I don’t remember the expression, but I do remember her saying that “You are my son and I will love you no matter what.” And then she hugged me. I already had my… my bags packed. I was ready to just say, Okay, I’m not going to have a family anymore. And this is what she says.
After I came out to my mom, there were little things that happened. I introduced her to two of my boyfriends. You could tell that it was… there were points of time, like points in time that it was a little uncomfortable for her.
I was going on a trip to Alaska and I was taking one of my older gay friends there. And my mom stands there and goes, “So are you guys going to sleep in the same bed?”
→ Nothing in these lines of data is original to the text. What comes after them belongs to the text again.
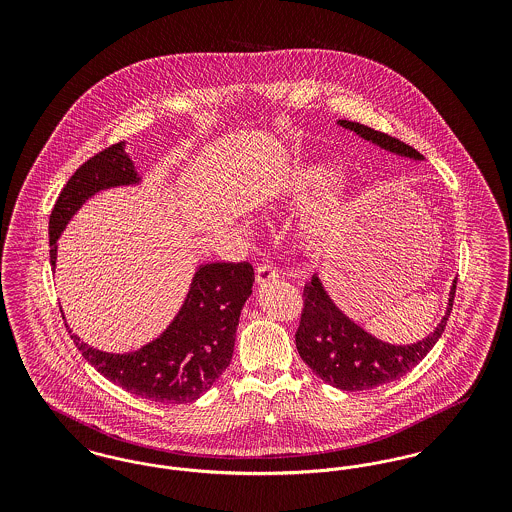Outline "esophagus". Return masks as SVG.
I'll use <instances>...</instances> for the list:
<instances>
[{"label": "esophagus", "mask_w": 512, "mask_h": 512, "mask_svg": "<svg viewBox=\"0 0 512 512\" xmlns=\"http://www.w3.org/2000/svg\"><path fill=\"white\" fill-rule=\"evenodd\" d=\"M278 278V268L272 265H261L257 268V284H268Z\"/></svg>", "instance_id": "obj_1"}]
</instances>
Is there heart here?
Listing matches in <instances>:
<instances>
[{
	"label": "heart",
	"mask_w": 512,
	"mask_h": 512,
	"mask_svg": "<svg viewBox=\"0 0 512 512\" xmlns=\"http://www.w3.org/2000/svg\"><path fill=\"white\" fill-rule=\"evenodd\" d=\"M338 176L340 172L330 165H313V167L293 171L284 178V182L278 186L276 194L270 197V201H278V203L305 201L315 194L324 192L332 182H336ZM343 211H345V199L340 194H328L326 199L313 205L301 219L299 224L301 236L309 244L322 242L326 236H330L336 230Z\"/></svg>",
	"instance_id": "1"
}]
</instances>
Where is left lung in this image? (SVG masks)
<instances>
[{
    "label": "left lung",
    "instance_id": "left-lung-1",
    "mask_svg": "<svg viewBox=\"0 0 512 512\" xmlns=\"http://www.w3.org/2000/svg\"><path fill=\"white\" fill-rule=\"evenodd\" d=\"M338 124L390 153L424 161L413 147L361 122L338 121ZM455 290L457 278L449 292L445 315L434 332L416 343L395 345L374 338L363 326L347 317L315 274L303 290V313L295 332L297 351L320 380L338 390L365 391L384 386L413 370L438 343L453 309Z\"/></svg>",
    "mask_w": 512,
    "mask_h": 512
}]
</instances>
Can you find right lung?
Segmentation results:
<instances>
[{
	"instance_id": "obj_1",
	"label": "right lung",
	"mask_w": 512,
	"mask_h": 512,
	"mask_svg": "<svg viewBox=\"0 0 512 512\" xmlns=\"http://www.w3.org/2000/svg\"><path fill=\"white\" fill-rule=\"evenodd\" d=\"M142 176L124 151L107 147L76 169L49 217V259L55 270L57 240L80 207L94 195L136 186ZM255 282L249 263H207L195 268L190 290L171 324L130 353H107L71 332L82 357L122 390L149 401L192 403L219 380L232 361L240 315Z\"/></svg>"
}]
</instances>
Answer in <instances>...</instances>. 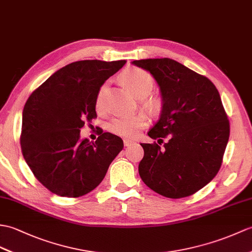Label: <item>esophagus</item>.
I'll return each instance as SVG.
<instances>
[{"label": "esophagus", "instance_id": "1", "mask_svg": "<svg viewBox=\"0 0 252 252\" xmlns=\"http://www.w3.org/2000/svg\"><path fill=\"white\" fill-rule=\"evenodd\" d=\"M133 143H134V140H132V139H127V138L124 139V144H125V146H126V147H127V146H130V145H132Z\"/></svg>", "mask_w": 252, "mask_h": 252}]
</instances>
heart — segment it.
Returning <instances> with one entry per match:
<instances>
[{
    "instance_id": "obj_1",
    "label": "heart",
    "mask_w": 252,
    "mask_h": 252,
    "mask_svg": "<svg viewBox=\"0 0 252 252\" xmlns=\"http://www.w3.org/2000/svg\"><path fill=\"white\" fill-rule=\"evenodd\" d=\"M120 79L124 85L131 91L134 96L137 98H145L149 93L153 91L155 86L154 77L148 72L144 71L142 68L132 67L126 69L121 74ZM105 86H103L98 91L96 97V108H102V99L105 92ZM150 106L156 107V102H150ZM147 125V118L144 115H136L132 117H118L114 118L108 124V130L117 134V135L125 137H133Z\"/></svg>"
}]
</instances>
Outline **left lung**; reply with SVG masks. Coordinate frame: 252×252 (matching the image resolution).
<instances>
[{
	"mask_svg": "<svg viewBox=\"0 0 252 252\" xmlns=\"http://www.w3.org/2000/svg\"><path fill=\"white\" fill-rule=\"evenodd\" d=\"M132 63L150 72L160 87L162 112L148 135L168 137L163 147L156 142L140 144L144 158L139 176L163 196L194 194L219 172L229 142L230 122L217 88L205 76L168 58Z\"/></svg>",
	"mask_w": 252,
	"mask_h": 252,
	"instance_id": "1",
	"label": "left lung"
}]
</instances>
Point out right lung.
<instances>
[{"mask_svg":"<svg viewBox=\"0 0 252 252\" xmlns=\"http://www.w3.org/2000/svg\"><path fill=\"white\" fill-rule=\"evenodd\" d=\"M126 60H83L52 74L29 96L22 112V155L34 176L57 195L79 197L101 184L124 148L112 133L80 139L85 122L96 118L99 88Z\"/></svg>","mask_w":252,"mask_h":252,"instance_id":"obj_1","label":"right lung"}]
</instances>
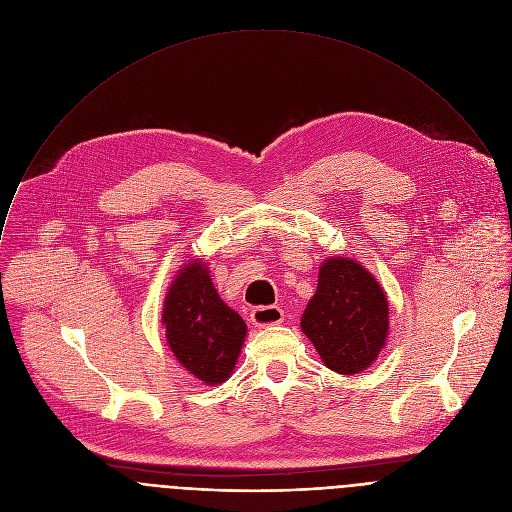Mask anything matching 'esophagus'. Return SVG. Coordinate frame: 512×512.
<instances>
[{
    "label": "esophagus",
    "mask_w": 512,
    "mask_h": 512,
    "mask_svg": "<svg viewBox=\"0 0 512 512\" xmlns=\"http://www.w3.org/2000/svg\"><path fill=\"white\" fill-rule=\"evenodd\" d=\"M251 322L257 328H267V326H277L283 322V310L277 306H261L251 312Z\"/></svg>",
    "instance_id": "esophagus-1"
}]
</instances>
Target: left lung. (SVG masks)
<instances>
[{
    "mask_svg": "<svg viewBox=\"0 0 512 512\" xmlns=\"http://www.w3.org/2000/svg\"><path fill=\"white\" fill-rule=\"evenodd\" d=\"M302 332L338 375H356L379 358L389 336V302L377 277L350 257H328L302 316Z\"/></svg>",
    "mask_w": 512,
    "mask_h": 512,
    "instance_id": "left-lung-1",
    "label": "left lung"
}]
</instances>
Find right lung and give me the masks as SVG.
<instances>
[{
    "mask_svg": "<svg viewBox=\"0 0 512 512\" xmlns=\"http://www.w3.org/2000/svg\"><path fill=\"white\" fill-rule=\"evenodd\" d=\"M162 324L182 367L204 385H221L233 373L247 324L229 308L202 259H190L166 291Z\"/></svg>",
    "mask_w": 512,
    "mask_h": 512,
    "instance_id": "right-lung-1",
    "label": "right lung"
}]
</instances>
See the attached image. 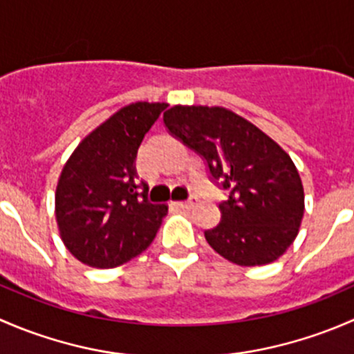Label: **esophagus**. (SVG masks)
<instances>
[{
	"label": "esophagus",
	"instance_id": "obj_1",
	"mask_svg": "<svg viewBox=\"0 0 354 354\" xmlns=\"http://www.w3.org/2000/svg\"><path fill=\"white\" fill-rule=\"evenodd\" d=\"M171 205L178 207V209H183V210H190L194 209L195 205H197V197H192L188 200H185V202H173Z\"/></svg>",
	"mask_w": 354,
	"mask_h": 354
}]
</instances>
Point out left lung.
<instances>
[{"instance_id": "1", "label": "left lung", "mask_w": 354, "mask_h": 354, "mask_svg": "<svg viewBox=\"0 0 354 354\" xmlns=\"http://www.w3.org/2000/svg\"><path fill=\"white\" fill-rule=\"evenodd\" d=\"M171 135L205 159L227 200L207 243L241 267L266 266L292 245L305 212L301 178L277 142L221 106H173L164 113Z\"/></svg>"}]
</instances>
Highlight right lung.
<instances>
[{
	"mask_svg": "<svg viewBox=\"0 0 354 354\" xmlns=\"http://www.w3.org/2000/svg\"><path fill=\"white\" fill-rule=\"evenodd\" d=\"M166 108V102L124 106L92 130L63 166L56 223L68 252L85 266L113 269L154 241L167 205L149 202V187L138 181L135 159Z\"/></svg>",
	"mask_w": 354,
	"mask_h": 354,
	"instance_id": "obj_1",
	"label": "right lung"
}]
</instances>
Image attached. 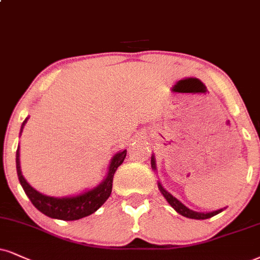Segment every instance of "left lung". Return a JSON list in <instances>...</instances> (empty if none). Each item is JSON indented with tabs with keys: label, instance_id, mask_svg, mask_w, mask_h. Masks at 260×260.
<instances>
[{
	"label": "left lung",
	"instance_id": "1",
	"mask_svg": "<svg viewBox=\"0 0 260 260\" xmlns=\"http://www.w3.org/2000/svg\"><path fill=\"white\" fill-rule=\"evenodd\" d=\"M150 164H152V168L155 169V161H154V158L152 156V160H150ZM159 189L160 191H161V194L164 195V198L168 200V203L171 205L172 207L175 208L176 211L179 214H182V216L184 217H188V218H193V219H207V218H211V217L216 216V214H218L219 212H222L223 210H218V211H214V212H211V213H200V212H195V211H191L189 210L187 206H184L183 204L181 203V201L177 200L175 197H172L171 194L169 193V191H166L164 188H162V185L159 183Z\"/></svg>",
	"mask_w": 260,
	"mask_h": 260
}]
</instances>
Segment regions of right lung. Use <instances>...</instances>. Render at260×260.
Returning <instances> with one entry per match:
<instances>
[{
  "label": "right lung",
  "mask_w": 260,
  "mask_h": 260,
  "mask_svg": "<svg viewBox=\"0 0 260 260\" xmlns=\"http://www.w3.org/2000/svg\"><path fill=\"white\" fill-rule=\"evenodd\" d=\"M27 119L28 118L22 121L21 131L24 129V125L26 124ZM125 155H126V150H123V152L118 153V154L113 156L110 165V170H108L107 177H106L105 181L100 185H98L92 190H89L84 194L73 198L57 199L47 197V195L41 194L36 189L32 188L26 182V179L24 178V176L21 175L20 161H19V147L17 149V172L22 189H24V191L26 193L28 199H30L32 205L38 211H41L42 213L50 217V218L76 220L94 213L110 198L112 193V183H113L114 172L117 171L118 166L124 161Z\"/></svg>",
  "instance_id": "1"
}]
</instances>
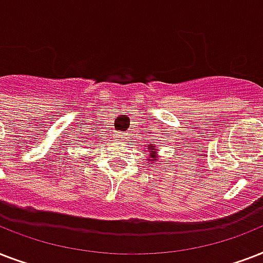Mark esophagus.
<instances>
[{
	"instance_id": "obj_1",
	"label": "esophagus",
	"mask_w": 263,
	"mask_h": 263,
	"mask_svg": "<svg viewBox=\"0 0 263 263\" xmlns=\"http://www.w3.org/2000/svg\"><path fill=\"white\" fill-rule=\"evenodd\" d=\"M119 139L125 140V135H124V134H119Z\"/></svg>"
}]
</instances>
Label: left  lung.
<instances>
[{
    "label": "left lung",
    "instance_id": "obj_1",
    "mask_svg": "<svg viewBox=\"0 0 263 263\" xmlns=\"http://www.w3.org/2000/svg\"><path fill=\"white\" fill-rule=\"evenodd\" d=\"M146 153V150H143ZM147 152H148V158L147 161L148 162H152V164H156L157 161H158V154H157V146H148L147 147Z\"/></svg>",
    "mask_w": 263,
    "mask_h": 263
}]
</instances>
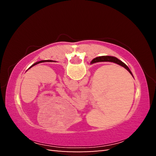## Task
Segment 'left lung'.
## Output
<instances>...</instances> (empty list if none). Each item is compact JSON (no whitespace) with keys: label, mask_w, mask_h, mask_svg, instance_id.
<instances>
[{"label":"left lung","mask_w":156,"mask_h":156,"mask_svg":"<svg viewBox=\"0 0 156 156\" xmlns=\"http://www.w3.org/2000/svg\"><path fill=\"white\" fill-rule=\"evenodd\" d=\"M53 62V60H41V61L37 62H36V63H34V64L32 66H31V67H34V65H37V64H39V63H41V62ZM31 67H30V68H31Z\"/></svg>","instance_id":"left-lung-1"}]
</instances>
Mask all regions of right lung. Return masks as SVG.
<instances>
[{"mask_svg": "<svg viewBox=\"0 0 156 156\" xmlns=\"http://www.w3.org/2000/svg\"><path fill=\"white\" fill-rule=\"evenodd\" d=\"M115 62L116 64L119 65L120 66H122L124 68H125L128 72L131 73L132 75V73L129 69V67L126 66L125 63H123L122 61H120V60H118L117 58L115 57H112V56H100V57H97L96 58H94L92 60V61L91 62V64H93V63L95 62Z\"/></svg>", "mask_w": 156, "mask_h": 156, "instance_id": "1", "label": "right lung"}]
</instances>
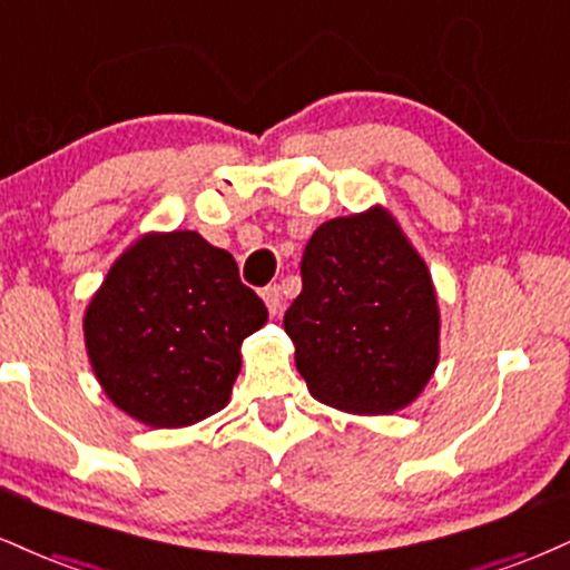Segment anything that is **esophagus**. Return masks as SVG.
<instances>
[{"mask_svg": "<svg viewBox=\"0 0 570 570\" xmlns=\"http://www.w3.org/2000/svg\"><path fill=\"white\" fill-rule=\"evenodd\" d=\"M263 299H265L267 311L276 315V313H281V307H284V289H281L278 284L265 286V289H263Z\"/></svg>", "mask_w": 570, "mask_h": 570, "instance_id": "1", "label": "esophagus"}]
</instances>
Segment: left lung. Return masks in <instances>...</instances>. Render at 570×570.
<instances>
[{
  "label": "left lung",
  "mask_w": 570,
  "mask_h": 570,
  "mask_svg": "<svg viewBox=\"0 0 570 570\" xmlns=\"http://www.w3.org/2000/svg\"><path fill=\"white\" fill-rule=\"evenodd\" d=\"M284 328L315 401L353 414L403 409L435 372L433 281L385 209L313 233Z\"/></svg>",
  "instance_id": "1"
}]
</instances>
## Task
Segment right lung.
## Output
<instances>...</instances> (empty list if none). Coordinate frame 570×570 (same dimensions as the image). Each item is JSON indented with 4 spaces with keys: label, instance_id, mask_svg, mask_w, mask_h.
Returning <instances> with one entry per match:
<instances>
[{
    "label": "right lung",
    "instance_id": "obj_1",
    "mask_svg": "<svg viewBox=\"0 0 570 570\" xmlns=\"http://www.w3.org/2000/svg\"><path fill=\"white\" fill-rule=\"evenodd\" d=\"M267 307L225 249L194 230L154 233L116 259L85 315L89 363L121 411L185 428L225 409L242 342Z\"/></svg>",
    "mask_w": 570,
    "mask_h": 570
}]
</instances>
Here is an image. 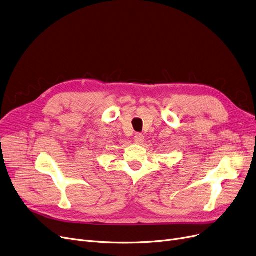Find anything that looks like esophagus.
Returning a JSON list of instances; mask_svg holds the SVG:
<instances>
[{"mask_svg":"<svg viewBox=\"0 0 256 256\" xmlns=\"http://www.w3.org/2000/svg\"><path fill=\"white\" fill-rule=\"evenodd\" d=\"M134 140H135V144H144V136L142 134H136V135H135Z\"/></svg>","mask_w":256,"mask_h":256,"instance_id":"esophagus-1","label":"esophagus"}]
</instances>
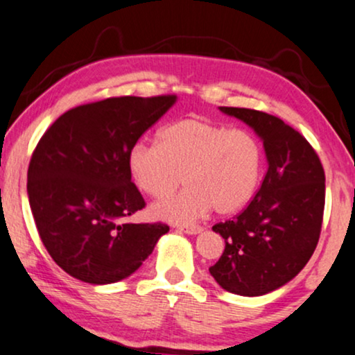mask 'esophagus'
<instances>
[{
	"label": "esophagus",
	"mask_w": 355,
	"mask_h": 355,
	"mask_svg": "<svg viewBox=\"0 0 355 355\" xmlns=\"http://www.w3.org/2000/svg\"><path fill=\"white\" fill-rule=\"evenodd\" d=\"M178 231L185 232V234H198L201 227L200 226H178Z\"/></svg>",
	"instance_id": "34e87169"
}]
</instances>
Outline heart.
Segmentation results:
<instances>
[{"instance_id":"1","label":"heart","mask_w":355,"mask_h":355,"mask_svg":"<svg viewBox=\"0 0 355 355\" xmlns=\"http://www.w3.org/2000/svg\"><path fill=\"white\" fill-rule=\"evenodd\" d=\"M128 172L139 190L160 198L157 218L190 224L211 209L230 214L252 200L263 168V147L248 129L205 118H183L160 129L159 144L139 141L128 152Z\"/></svg>"}]
</instances>
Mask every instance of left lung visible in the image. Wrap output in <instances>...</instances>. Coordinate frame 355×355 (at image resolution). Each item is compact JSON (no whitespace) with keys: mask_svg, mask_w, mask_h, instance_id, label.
<instances>
[{"mask_svg":"<svg viewBox=\"0 0 355 355\" xmlns=\"http://www.w3.org/2000/svg\"><path fill=\"white\" fill-rule=\"evenodd\" d=\"M263 141L267 172L249 205L213 226L224 252L209 273L231 293L259 297L297 277L315 252L324 213V168L316 150L277 116L221 106Z\"/></svg>","mask_w":355,"mask_h":355,"instance_id":"left-lung-1","label":"left lung"}]
</instances>
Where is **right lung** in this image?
Segmentation results:
<instances>
[{"mask_svg": "<svg viewBox=\"0 0 355 355\" xmlns=\"http://www.w3.org/2000/svg\"><path fill=\"white\" fill-rule=\"evenodd\" d=\"M177 96H118L71 107L44 132L28 170L29 205L44 248L69 275L114 284L142 266L164 223H125L146 206L128 152Z\"/></svg>", "mask_w": 355, "mask_h": 355, "instance_id": "1", "label": "right lung"}]
</instances>
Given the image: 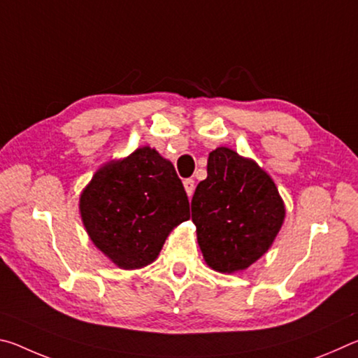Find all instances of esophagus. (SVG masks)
<instances>
[{"label":"esophagus","instance_id":"obj_1","mask_svg":"<svg viewBox=\"0 0 358 358\" xmlns=\"http://www.w3.org/2000/svg\"><path fill=\"white\" fill-rule=\"evenodd\" d=\"M183 186H185V191L187 194V197H192L194 194V180L192 178H187L183 181Z\"/></svg>","mask_w":358,"mask_h":358}]
</instances>
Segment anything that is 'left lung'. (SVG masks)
Here are the masks:
<instances>
[{
    "label": "left lung",
    "mask_w": 358,
    "mask_h": 358,
    "mask_svg": "<svg viewBox=\"0 0 358 358\" xmlns=\"http://www.w3.org/2000/svg\"><path fill=\"white\" fill-rule=\"evenodd\" d=\"M191 211L205 264L229 275L262 257L286 217L273 178L227 147L208 155L207 178L196 187Z\"/></svg>",
    "instance_id": "8db88e82"
}]
</instances>
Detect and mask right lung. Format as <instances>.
<instances>
[{
    "mask_svg": "<svg viewBox=\"0 0 358 358\" xmlns=\"http://www.w3.org/2000/svg\"><path fill=\"white\" fill-rule=\"evenodd\" d=\"M78 211L93 245L118 268L137 270L189 220V202L172 162L145 145L102 164L80 192Z\"/></svg>",
    "mask_w": 358,
    "mask_h": 358,
    "instance_id": "1",
    "label": "right lung"
}]
</instances>
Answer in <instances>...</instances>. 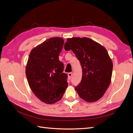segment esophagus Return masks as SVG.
I'll return each instance as SVG.
<instances>
[{"label": "esophagus", "instance_id": "esophagus-1", "mask_svg": "<svg viewBox=\"0 0 133 133\" xmlns=\"http://www.w3.org/2000/svg\"><path fill=\"white\" fill-rule=\"evenodd\" d=\"M68 78H71L72 77V76H73V73H69L68 74Z\"/></svg>", "mask_w": 133, "mask_h": 133}]
</instances>
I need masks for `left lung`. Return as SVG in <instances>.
I'll return each mask as SVG.
<instances>
[{
  "instance_id": "8db88e82",
  "label": "left lung",
  "mask_w": 133,
  "mask_h": 133,
  "mask_svg": "<svg viewBox=\"0 0 133 133\" xmlns=\"http://www.w3.org/2000/svg\"><path fill=\"white\" fill-rule=\"evenodd\" d=\"M64 49L71 50L79 60L82 79L75 90L82 99L94 102L101 98L111 82V60L104 46L88 38H68Z\"/></svg>"
}]
</instances>
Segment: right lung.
<instances>
[{
	"instance_id": "1",
	"label": "right lung",
	"mask_w": 133,
	"mask_h": 133,
	"mask_svg": "<svg viewBox=\"0 0 133 133\" xmlns=\"http://www.w3.org/2000/svg\"><path fill=\"white\" fill-rule=\"evenodd\" d=\"M64 42L59 37L48 39L32 49L28 58L25 73L29 87L46 104L60 100L68 87V75L59 60Z\"/></svg>"
}]
</instances>
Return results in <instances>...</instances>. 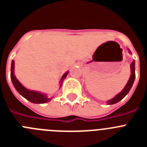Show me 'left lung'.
<instances>
[{"instance_id":"obj_1","label":"left lung","mask_w":147,"mask_h":147,"mask_svg":"<svg viewBox=\"0 0 147 147\" xmlns=\"http://www.w3.org/2000/svg\"><path fill=\"white\" fill-rule=\"evenodd\" d=\"M130 67L131 76L129 79V81H128L127 84L126 85L125 88H124V89H123V90H122L120 93H119L116 96H115L113 98H112V99H110V101H108L109 105H113V104L119 102V101H121L124 97H125L126 95L129 93V91L130 90L131 88H132V85H133V82H134L135 81V78H136V73H135V61H133V62L131 63Z\"/></svg>"}]
</instances>
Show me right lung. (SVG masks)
Instances as JSON below:
<instances>
[{"mask_svg":"<svg viewBox=\"0 0 147 147\" xmlns=\"http://www.w3.org/2000/svg\"><path fill=\"white\" fill-rule=\"evenodd\" d=\"M14 65H15V62H14V60H12L11 66V81H12L13 85L15 86V89L18 90V93H20L21 96H23L24 98H26L27 100H28L29 102H33V103L43 104L50 101V98H48L45 95L38 93V92L29 90L24 88V87L20 84V82L17 80L16 77H15V75H14ZM67 74H68V72H66L65 74L62 76L61 81H63V80L67 76ZM61 85H62V82H61Z\"/></svg>","mask_w":147,"mask_h":147,"instance_id":"1","label":"right lung"}]
</instances>
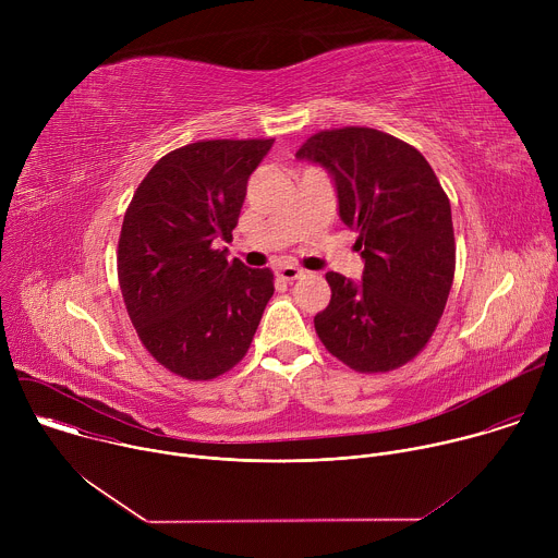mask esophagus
I'll list each match as a JSON object with an SVG mask.
<instances>
[{"label": "esophagus", "instance_id": "1", "mask_svg": "<svg viewBox=\"0 0 558 558\" xmlns=\"http://www.w3.org/2000/svg\"><path fill=\"white\" fill-rule=\"evenodd\" d=\"M282 280H295V278H300L302 276V269L300 267H295V265H280L278 267V271H276Z\"/></svg>", "mask_w": 558, "mask_h": 558}]
</instances>
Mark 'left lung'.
Wrapping results in <instances>:
<instances>
[{
  "label": "left lung",
  "mask_w": 558,
  "mask_h": 558,
  "mask_svg": "<svg viewBox=\"0 0 558 558\" xmlns=\"http://www.w3.org/2000/svg\"><path fill=\"white\" fill-rule=\"evenodd\" d=\"M295 156L329 170L364 258L362 282L327 274L315 333L353 371L400 368L428 344L452 287L450 201L422 151L373 128L323 130Z\"/></svg>",
  "instance_id": "8db88e82"
}]
</instances>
And I said, “Yeah, we are. We are going to hold each other and tell each other how much we care about each other. Naked.” There were little moments like that where I would lash out.
Fast forward a few years later, I moved to Philadelphia. Now I’m walking from something in the city and I’m talking to her on the phone about my experience with some guy. I don’t remember exactly what I was saying to her, but I do remember pushing for a type of response. Like I wanted some type of attention. And finally she told me to stop. “Dimitry, I grew up and I was taught my whole life to hate gay men. I need you to be patient with me. I am trying. And I need… I need you to give me some time.”
I remember just the silence that I had and I told her I’m sorry. And it made me realize just how unfair I’ve been to her. From that point, I… I stopped. I respected her. I learned that I cannot expect anybody to… I cannot push or expect anybody to catch up to where I am in my life. And I just have to accept where they are in their lives and make my adjustments.
We would want them to love us the way that we want to be loved, but they only know how to love the way they were taught to love. And they are learning to love differently, so we have to have that patience to teach them how to love us. And not expect them to just know how to do that.